Blake, Jacobs et Mortimer

série: Blake et Mortimer Etude
dessinateur / scénariste: Lenne Gérard
éditeur: Ramsay EO 1996
genre: Etude
classement: biblio1
date: 1996
format: livre broché
état: TBE/N
valeur: 10 €
critère: **
remarques: introduction
- le pouvoir de fascination exercé sur les jeunes lecteurs
par les aventures de Blake et Mortimer
à noter: l'excellent disque de la marque jaune avec les voix
d'Yves Brainville (Mortimer) et de Jean Topart (Blake)

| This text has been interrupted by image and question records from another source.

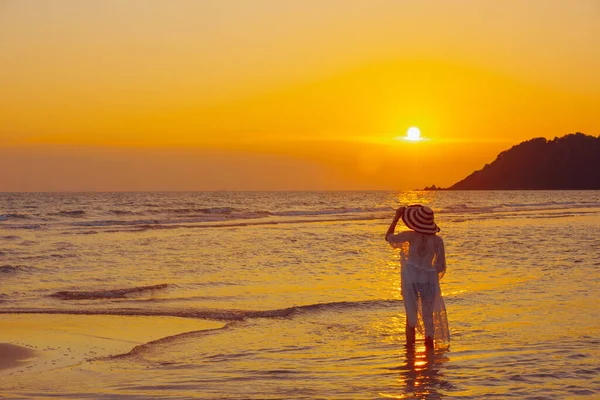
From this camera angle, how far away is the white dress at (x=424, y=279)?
907 cm

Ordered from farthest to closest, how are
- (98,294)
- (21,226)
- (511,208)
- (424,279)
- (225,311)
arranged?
(511,208) < (21,226) < (98,294) < (225,311) < (424,279)

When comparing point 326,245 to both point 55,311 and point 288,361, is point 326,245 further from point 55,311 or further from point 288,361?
point 288,361

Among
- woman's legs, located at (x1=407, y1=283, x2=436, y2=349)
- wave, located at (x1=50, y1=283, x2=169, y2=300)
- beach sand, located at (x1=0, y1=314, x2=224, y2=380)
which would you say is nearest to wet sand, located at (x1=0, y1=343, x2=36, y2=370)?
beach sand, located at (x1=0, y1=314, x2=224, y2=380)

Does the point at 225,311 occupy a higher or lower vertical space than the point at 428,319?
lower

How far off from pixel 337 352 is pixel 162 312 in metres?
4.18

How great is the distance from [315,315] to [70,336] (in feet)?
12.0

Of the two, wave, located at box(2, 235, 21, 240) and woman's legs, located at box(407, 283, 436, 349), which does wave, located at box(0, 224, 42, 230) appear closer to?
wave, located at box(2, 235, 21, 240)

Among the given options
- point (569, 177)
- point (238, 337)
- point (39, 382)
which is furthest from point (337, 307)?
point (569, 177)

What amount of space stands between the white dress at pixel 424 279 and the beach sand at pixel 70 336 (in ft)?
10.9

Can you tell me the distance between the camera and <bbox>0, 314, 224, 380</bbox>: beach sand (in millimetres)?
9031

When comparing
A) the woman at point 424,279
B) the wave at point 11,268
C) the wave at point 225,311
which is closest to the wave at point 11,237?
Answer: the wave at point 11,268

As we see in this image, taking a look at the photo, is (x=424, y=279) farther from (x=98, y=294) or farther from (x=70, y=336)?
(x=98, y=294)

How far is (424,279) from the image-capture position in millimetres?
9125

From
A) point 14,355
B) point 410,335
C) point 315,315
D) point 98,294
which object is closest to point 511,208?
point 98,294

- c'est en 1970 que la bande dessinée fut considérée
comme un phénomène culturel,

- un homme nommé Jacobs
de 1924 à 1929, Jacobs travaille comme soliste
au théâtre de la Monnaie à Bruxelles
il est surnommé "le beau ténébreux",
Jacobs en privé était une personne joviale et cordiale

- rencontre avec Hergé lors de la représentation théâtrale
"Tintin aux Indes" = transposition scénique des cigares du pharaon,
la fatalité frappa Jacobs après avoir terminé
le tome 1 des 3 formules du prof. Sato

- l'histoire des éditions Blake et Mortimer, court-circuitées
par l'éditeur Blue Circle qui avait racheté à Lombard
les droits d'auteur non périmés (pour certains albums,
ces droits n'étaient pas encore arrivés à échéance, date
à laquelle ils revenaient de droit aux éditions Blake et Mortimer)

- le 20.2.1987 Jacobs rejoint "le grand scénariste"

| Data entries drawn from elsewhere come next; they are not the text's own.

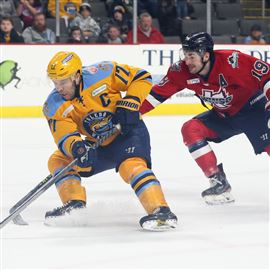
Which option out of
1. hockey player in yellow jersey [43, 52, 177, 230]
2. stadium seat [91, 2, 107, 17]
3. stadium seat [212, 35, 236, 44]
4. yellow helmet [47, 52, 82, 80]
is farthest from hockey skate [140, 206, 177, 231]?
stadium seat [91, 2, 107, 17]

première partie: le cycle Blake et Mortimer
l'obsession du détail

1/ un problème de chronologie
- le mystère de la grande pyramide aurait dû avoir lieu
vers les années 1930, date à laquelle Septimus
a récupéré Olrik dans le désert,
or, dans la marque jaune, Septimus construit son laboratoire
à l'épreuve de la Luftwaffe, soit juste avant ou après
la deuxième guerre mondiale ou troisième guerre mondiale
qui aurait eu lieu (avec l'espadon) après les pyramides
- cette erreur a d'ailleurs été quelque peu corrigé
dans l'édition 1988 de la marque jaune
(bombardement provenant de la 3ème guerre mondiale),
mais l'erreur n'est pas complètement corrigée, car on y mentionne
toujours encore la Luftwaffe de la deuxième guerre mondiale


2/ délices et exigences de l'hyperréalisme
- l'hyperréalisme dans les oeuvres de Jacobs contrairement
en général à celles d'Hergé qui ne se soucie pas trop des décors
(sauf peut'être pour l'affaire Tournesol)
alors que le décor jacobsien a une vie propre
>> p. 54 plus grand est le réalisme,
plus crédible est l'imaginaire fantastique
>> p. 57 les infimes détails chez Jacobs et à ce jour,
la chambre d'Horus garde toujours encore son mystère

- le piège diabolique est probablement le récit le plus fantastique,
pour les 3 formules du prof. Sato, Jacobs s'est engagé
dans un domaine difficile d'où peut'être le retard
apporté à la publication du tome 2
>> p. 64 la volonté obstinée de préserver coûte que coûte
la crédibilité est donc l'exigence majeure de Jacobs,
voir son obsession!


deuxième partie:
au bout des mythologies, l'inconscient

1/ les oeuvres de Jacobs sont un mélange d'aventures
fantastiques et de science fiction
- l'espadon = l'arme absolue tout comme Robur le conquérant
dans Jules Verne et arme semblable dans le film Firefox
(le flying swordfish mais aussi le gaz vert GX3)
- les pyramides = l'énigme millénaire sur la construction
de la grande pyramide et l'existence du surnaturel,
récit qui se rapproche du premier film d'Indiana Jones
- la marque jaune où Jacobs réunit la science-fiction
et le policier avec des réminescences du cinéma fantastique
- l'Atlantide = science-fiction avec progrès scientifique
et monde perdu
- SOS météores = guerre météorologique = premier thème
dans le genre en littérature
- piège diabolique dont le futur éloigné = 5061
qui rappelle quelque peu les films de la saga Star Wars
- collier de la reine = thème purement policier
= la moins jacobsienne des aventures de Blake et Mortimer,
mais toujours avec le thème récurrent des souterrains
- 3 formules = robotique et développement
d'une schizophrénie fantasmatique

- enfuis dans toutes les oeuvres de Jacobs plane l'ombre
du mythe du docteur Faust, notamment dans l'énigme de l'Atlantide


2/ le puits de Jacobs
le choix des lieux et des décors avec connotations mystérieuses
et symboliques parsèment l'oeuvre de Jacobs,
notamment les souterrains qui sont omniprésents et
tous sont à l'abri des regards indiscrets donc secrets
et transposés souvent dans l'occulte

- similitude avec les aventures de Harry Dickson de Jean Ray
et de Jules Verne (voyage au centre de la terre)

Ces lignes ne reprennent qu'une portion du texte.